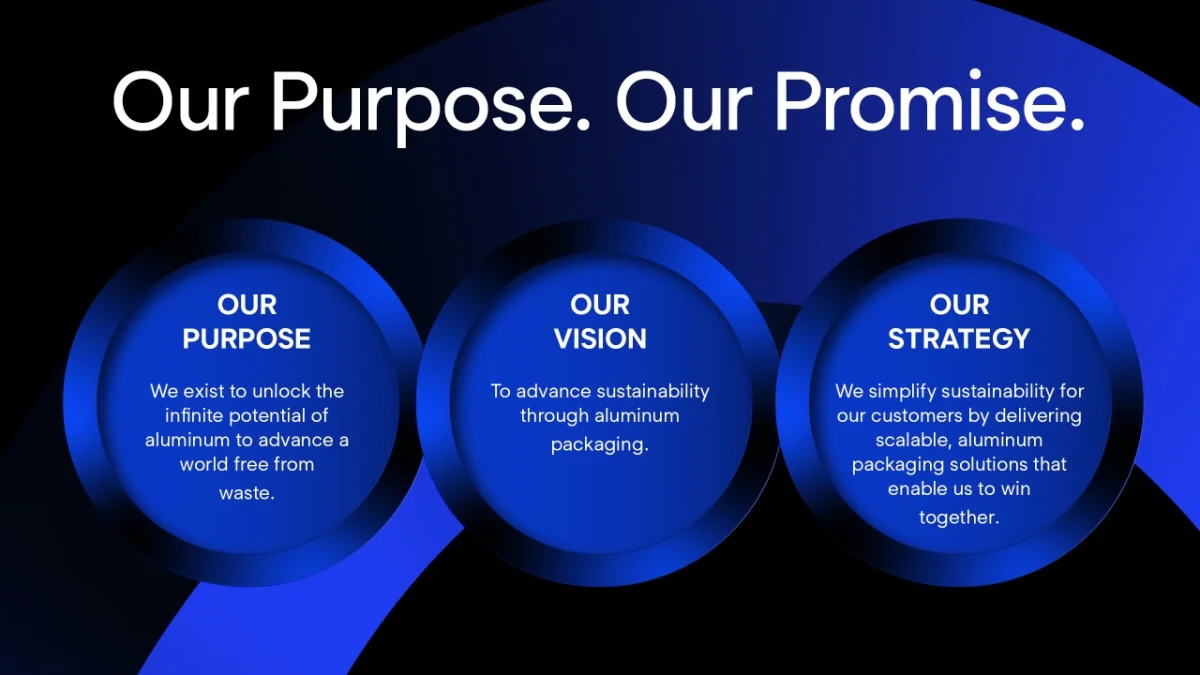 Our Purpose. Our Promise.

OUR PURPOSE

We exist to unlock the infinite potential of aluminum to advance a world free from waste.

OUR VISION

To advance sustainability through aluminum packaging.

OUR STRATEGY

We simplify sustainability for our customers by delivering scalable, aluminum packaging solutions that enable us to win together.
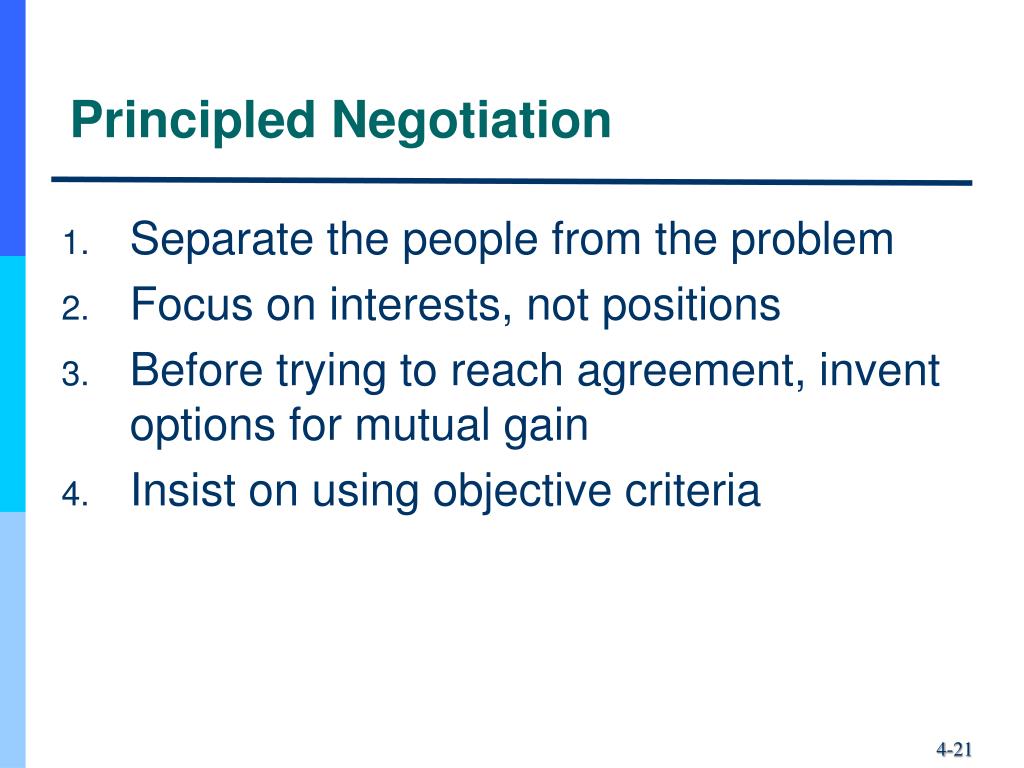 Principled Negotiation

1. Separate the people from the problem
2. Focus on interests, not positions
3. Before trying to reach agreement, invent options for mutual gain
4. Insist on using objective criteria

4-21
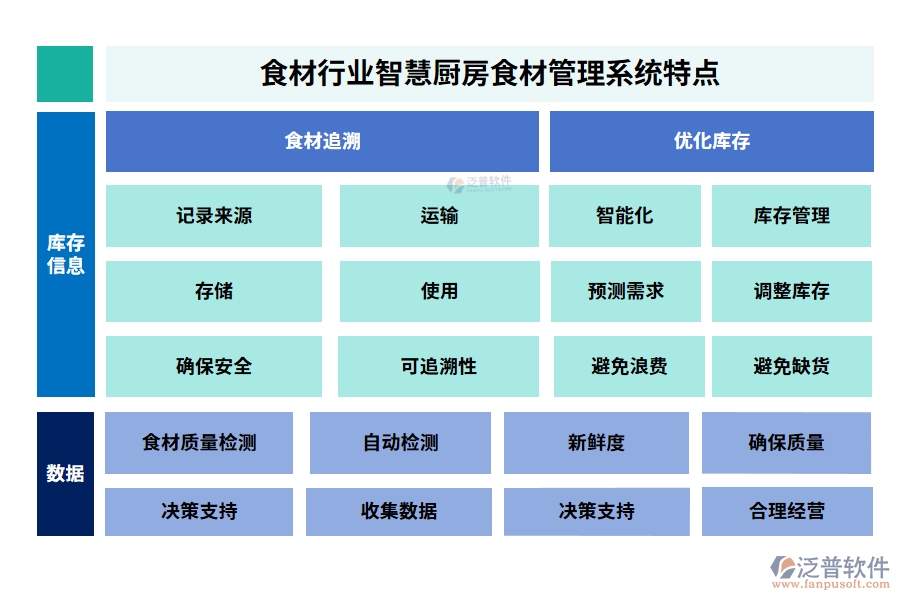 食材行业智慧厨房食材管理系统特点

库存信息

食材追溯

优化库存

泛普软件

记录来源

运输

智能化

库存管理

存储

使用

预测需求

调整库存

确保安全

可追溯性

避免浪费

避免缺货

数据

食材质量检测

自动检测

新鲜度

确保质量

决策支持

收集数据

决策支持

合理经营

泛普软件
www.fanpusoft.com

WORK REQUEST: In your copy, include no pictures, but reproduce all records exactly.

ANSWER:
 Our Purpose. Our Promise.

OUR PURPOSE

We exist to unlock the infinite potential of aluminum to advance a world free from waste.

OUR VISION

To advance sustainability through aluminum packaging.

OUR STRATEGY

We simplify sustainability for our customers by delivering scalable, aluminum packaging solutions that enable us to win together.
 Principled Negotiation

1. Separate the people from the problem
2. Focus on interests, not positions
3. Before trying to reach agreement, invent options for mutual gain
4. Insist on using objective criteria

4-21
 食材行业智慧厨房食材管理系统特点

库存信息

食材追溯

优化库存

泛普软件

记录来源

运输

智能化

库存管理

存储

使用

预测需求

调整库存

确保安全

可追溯性

避免浪费

避免缺货

数据

食材质量检测

自动检测

新鲜度

确保质量

决策支持

收集数据

决策支持

合理经营

泛普软件
www.fanpusoft.com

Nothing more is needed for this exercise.